Text passage.
• • • • • • •

# BT Micro in Central FL



## Zika (Aug 6, 2015)

Welcome aboard. Former Micro owner here. They are cool little skiffs.


----------



## Chasewiese (Jul 18, 2020)

Zika said:


> Welcome aboard. Former Micro owner here. They are cool little skiffs.


Thank you, and that they are, I wanted the mosquito as I see you have, its always been my dream boat but it wouldn't fit in my garage so had to make a sacrifice.


----------



## Bertrand (Jan 18, 2014)

Welcome and I Just sold my 2020 Micro. Best Little skiff i have ever been on. Eats up chop for a little skiff and poled effortlessly. Sad to see her go, just needed a little more room.


----------



## STR (Oct 22, 2021)

Chasewiese said:


> Year in fishing with my Beavertail Micro, coming from gheenoes its a fantastic boat for fly fishing. Living somewhat near the lagoon I take her out every chance I can qnd it never disappoints!
> 
> I'm here looking to obtain new knowledge of fly fishing and experiences from others, can't ever learn enough! Here's my boat and a pic actually from yesterday fishing in a new area in Jacksonville.
> View attachment 189822
> ...


I love the way those boats look and their simplicity but still have some creature comforts. I too have a Gheenoe right now that will hopefully hold me over until next year. Enjoy!


----------



## Chasewiese (Jul 18, 2020)

Bertrand said:


> Welcome and I Just sold my 2020 Micro. Best Little skiff i have ever been on. Eats up chop for a little skiff and poled effortlessly. Sad to see her go, just needed a little more room.


Was yours the white one? If so man I tried getting that sold for you by 3 of my friends, none would commit.


----------



## Chasewiese (Jul 18, 2020)

STR said:


> I love the way those boats look and their simplicity but still have some creature comforts. I too have a Gheenoe right now that will hopefully hold me over until next year. Enjoy!


There are plenty of days I miss my LT10 but I do love this too, such q difficult decision haha.


----------



## EFraz (Oct 18, 2021)

Welcome, awesome setup!


----------



## SS06 (Apr 6, 2021)

Current BT Micro owner here, love this skiff. I'm in south Brevard County.


----------



## Vpdiaz (Jul 14, 2021)

Very nice skiff.


----------



## Bertrand (Jan 18, 2014)

Chasewiese said:


> Was yours the white one? If so man I tried getting that sold for you by 3 of my friends, none would commit.











This was the Lil Jenny


----------



## Samwheeler69 (Dec 13, 2018)

ill go ahead and say it, go head and take the trolling motor off, nothing good comes from them when fly fishing


----------



## loganlogan (May 8, 2020)

SS06 said:


> Current BT Micro owner here, love this skiff. I'm in south Brevard County.


I assume you run that boat in the irl? Do you have to pick your days, since we get whitecaps fairly often up in the North end of the irl?


----------



## Silent Drifter (Apr 29, 2021)

Thats a nice red looks healthy 👍 my Father-in-law caught several nice reds last week including one jaguar red 😁👍


----------



## SS06 (Apr 6, 2021)

• • • • • • •

Problem to work on.
In the forum thread about the BT Micro skiff, where does SS06 say they are located?

Data provided.

• • • • • • •

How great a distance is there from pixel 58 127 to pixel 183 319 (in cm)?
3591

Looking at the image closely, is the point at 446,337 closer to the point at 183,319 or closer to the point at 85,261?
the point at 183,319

• • • • • • •

Result of the task.
South Brevard County